**Data to examine**
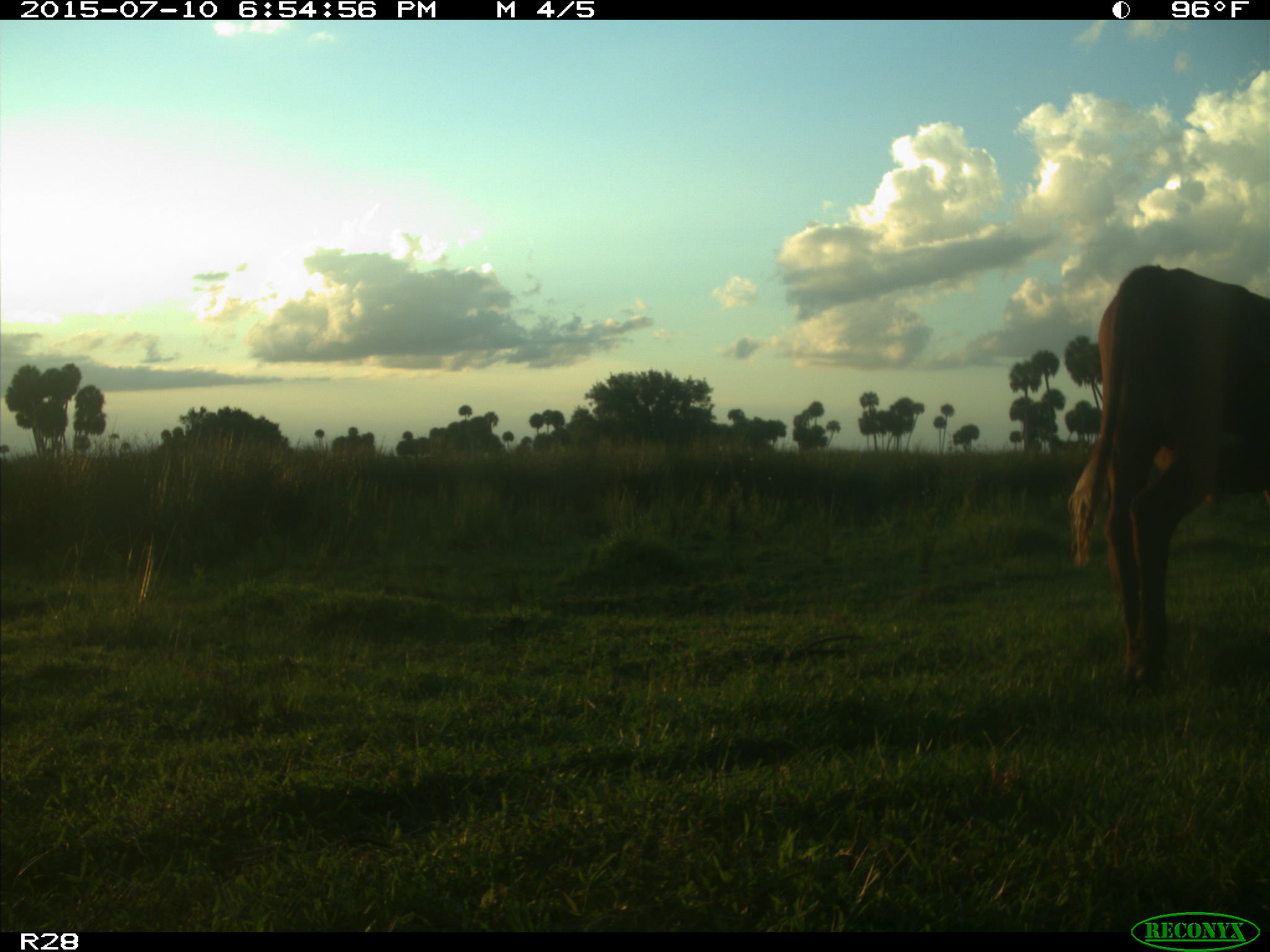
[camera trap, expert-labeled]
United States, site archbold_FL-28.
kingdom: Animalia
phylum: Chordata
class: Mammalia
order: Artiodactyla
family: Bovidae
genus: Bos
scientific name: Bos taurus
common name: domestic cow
---
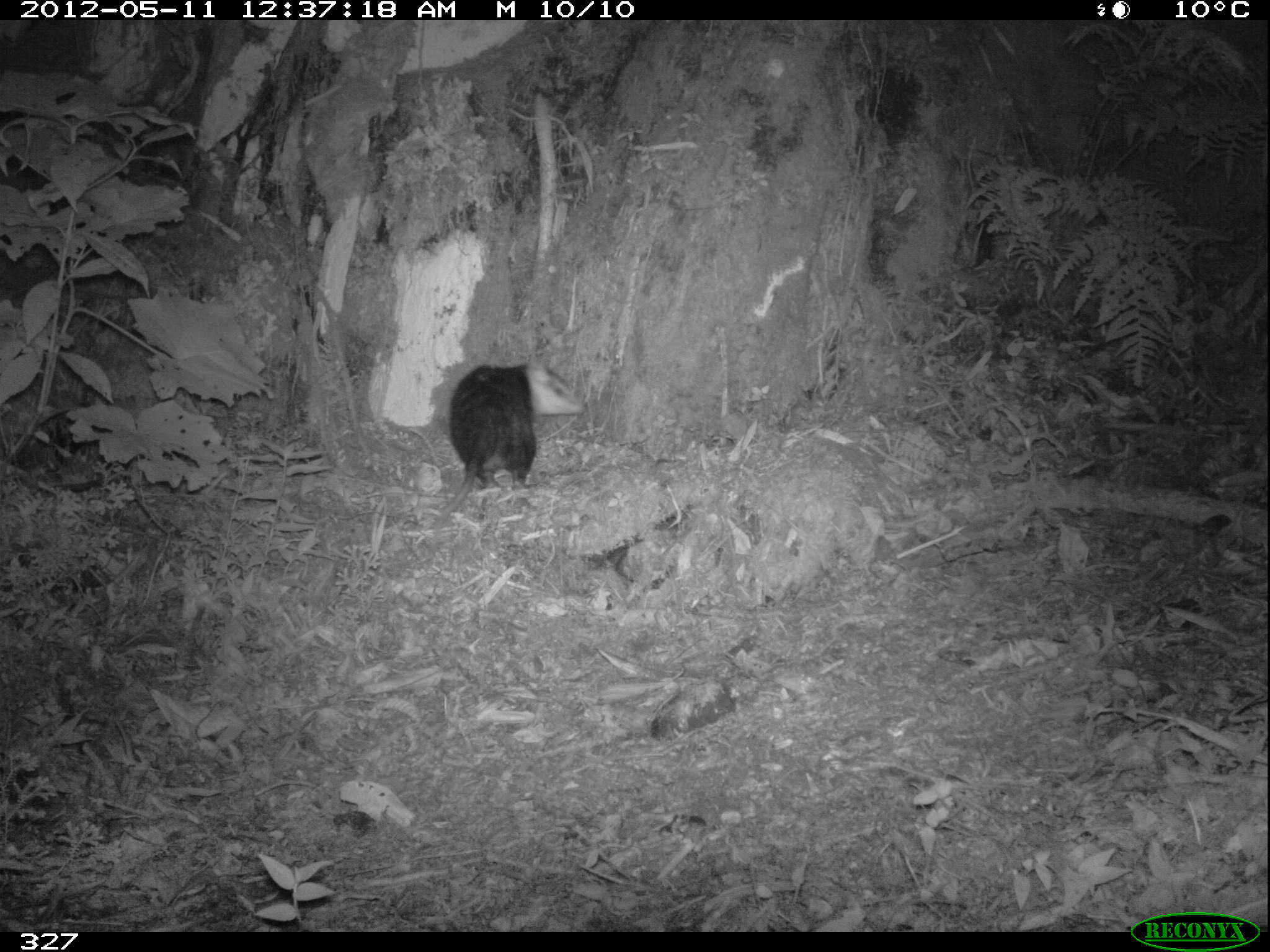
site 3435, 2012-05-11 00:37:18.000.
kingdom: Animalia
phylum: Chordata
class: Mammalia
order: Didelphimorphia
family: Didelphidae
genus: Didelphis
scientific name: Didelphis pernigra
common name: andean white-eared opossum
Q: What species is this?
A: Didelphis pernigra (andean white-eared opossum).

**What you will do**
The entries above hold the needed span. Transcribe exactly the lines from the one with "[camera trap, expert-labeled]" to the one with "common name: domestic cow", both included.

**Reply**
[camera trap, expert-labeled]
United States, site archbold_FL-28.
kingdom: Animalia
phylum: Chordata
class: Mammalia
order: Artiodactyla
family: Bovidae
genus: Bos
scientific name: Bos taurus
common name: domestic cow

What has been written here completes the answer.